Surfing the web I found this wonderful review of No Face that Dale Smith put up on Bookslut back in July 2008. Original URL is http://www.bookslut.com/marsupial_inquirer/2008_07_013233.php but who knows how long it will be there...
No Face, by
poet and mathematician Judith Roitman, maximizes the strategies of
techniques of serial poetry to create brief narratives. Rather than
relying on an expressive rhetoric of personality or the objective
deployments of plot and character, these poems trace an experience of
the world. Each page questions accumulated details of one’s life, from
phenomenal objects to personal “thoughts,” appetite, and desire.
Roitman uses language to discover environments rather than determining
them, and the experience of reading these serial works gives readers an
opportunity to reflect on their own habits of mind and attention by
way of her compelling example.
Formally, Roitman’s writing puts the serial poem to work in
different ways. The opening poem, for instance, is written in long
lines. It organizes the space of the rhetorical situation to inquire
about relations between poet, words, and an outside world. She writes:
The mystery of the inhabitants.

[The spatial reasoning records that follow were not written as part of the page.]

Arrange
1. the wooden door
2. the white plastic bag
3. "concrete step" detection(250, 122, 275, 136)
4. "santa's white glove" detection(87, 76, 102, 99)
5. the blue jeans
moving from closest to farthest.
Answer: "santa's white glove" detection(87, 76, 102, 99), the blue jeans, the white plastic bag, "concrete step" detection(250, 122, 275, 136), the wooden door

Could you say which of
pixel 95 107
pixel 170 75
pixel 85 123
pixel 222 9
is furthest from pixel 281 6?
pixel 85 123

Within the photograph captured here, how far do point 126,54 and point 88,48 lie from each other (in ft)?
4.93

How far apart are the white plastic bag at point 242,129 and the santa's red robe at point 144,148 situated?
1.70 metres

The mystery of the staircase,
of the rug, of the refrigerator left shining, of the random
lamp still plugged in.
The lie of saying what you are expected to say
and the lie of hewing to ideology.
The lie of saying what you have been taught
and the lie of trying to please everyone.
The lie of categorizing
and the lie of defying categories.
The lie of saying you eat matzo
and the lie of eating it.
The lie of telling the family they will not be killed,
and the lie of the woman as she strapped her husband in.

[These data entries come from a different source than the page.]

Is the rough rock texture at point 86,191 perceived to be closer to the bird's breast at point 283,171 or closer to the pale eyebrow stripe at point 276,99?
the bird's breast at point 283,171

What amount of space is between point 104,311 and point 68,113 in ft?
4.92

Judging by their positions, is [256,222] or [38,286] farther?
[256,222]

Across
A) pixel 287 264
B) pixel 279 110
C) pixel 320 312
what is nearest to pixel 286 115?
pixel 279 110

These lies subvert common assumptions about how we are socialized,
opening awareness of an uneasy relation to others through the
categories we use to describe the world, even as those categories are
imposed distillations of our own projected disorder.
Elsewhere, the nameless narrator and characters are revealed through
a rhetorically strategic language that de-emphasizes the role of the
poet in order for the poem to apprehend a common world.

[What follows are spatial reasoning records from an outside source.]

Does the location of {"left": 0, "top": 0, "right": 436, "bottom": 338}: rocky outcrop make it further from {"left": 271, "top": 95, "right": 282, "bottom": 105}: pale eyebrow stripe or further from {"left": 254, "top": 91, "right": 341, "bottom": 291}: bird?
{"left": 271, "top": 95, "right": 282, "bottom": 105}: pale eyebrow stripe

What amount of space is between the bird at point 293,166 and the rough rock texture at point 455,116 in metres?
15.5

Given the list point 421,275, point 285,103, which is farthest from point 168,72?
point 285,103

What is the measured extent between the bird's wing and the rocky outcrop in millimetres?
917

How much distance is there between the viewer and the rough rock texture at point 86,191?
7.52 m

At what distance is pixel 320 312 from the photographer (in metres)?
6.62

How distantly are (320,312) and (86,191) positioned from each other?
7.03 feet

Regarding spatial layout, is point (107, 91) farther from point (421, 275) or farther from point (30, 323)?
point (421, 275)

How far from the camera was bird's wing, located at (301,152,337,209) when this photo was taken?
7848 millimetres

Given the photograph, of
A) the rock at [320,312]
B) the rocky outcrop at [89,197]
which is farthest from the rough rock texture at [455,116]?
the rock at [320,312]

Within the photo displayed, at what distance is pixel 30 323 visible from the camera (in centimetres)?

Because everything depends on the body.
Because my word isn’t your word.
Because it is so hard to remember.
Because he moved restlessly through the house at night.
Because she convinced herself she could see through walls.
Because she was in two places at once.
The questions and answers in this book are distributed
incongruently, leading a reader to reflect on the process of questioning
and answering -- that they share essential goals in language, to
unhinge stuck modes of thought.
Other poems turn to a floating, broken-line verse while some are
composed as prose. In one, “Cosmogonies,” Roitman opens, rather than
narrates, a reflective field through which she meditates on cosmic
relation. She examines the contribution of quotidian form to how we
understand cosmos. “As a lizard waits in the sun,” she writes, “so
taste starting as light on tongue expanding into more light & color
spreading like cloth in winter.” With this she notes, “[t]he origin is
lost we have not found it but coolness, every year another disease and
the seduction of etymology to believe we can understand it.”
Roitman’s writing examines the process of thinking and feeling, but
in ways that remind us language, more than thought and sensation, is at
stake in our apprehension of the world. There are directions and paths
in these serial narratives through which we find the unexpected.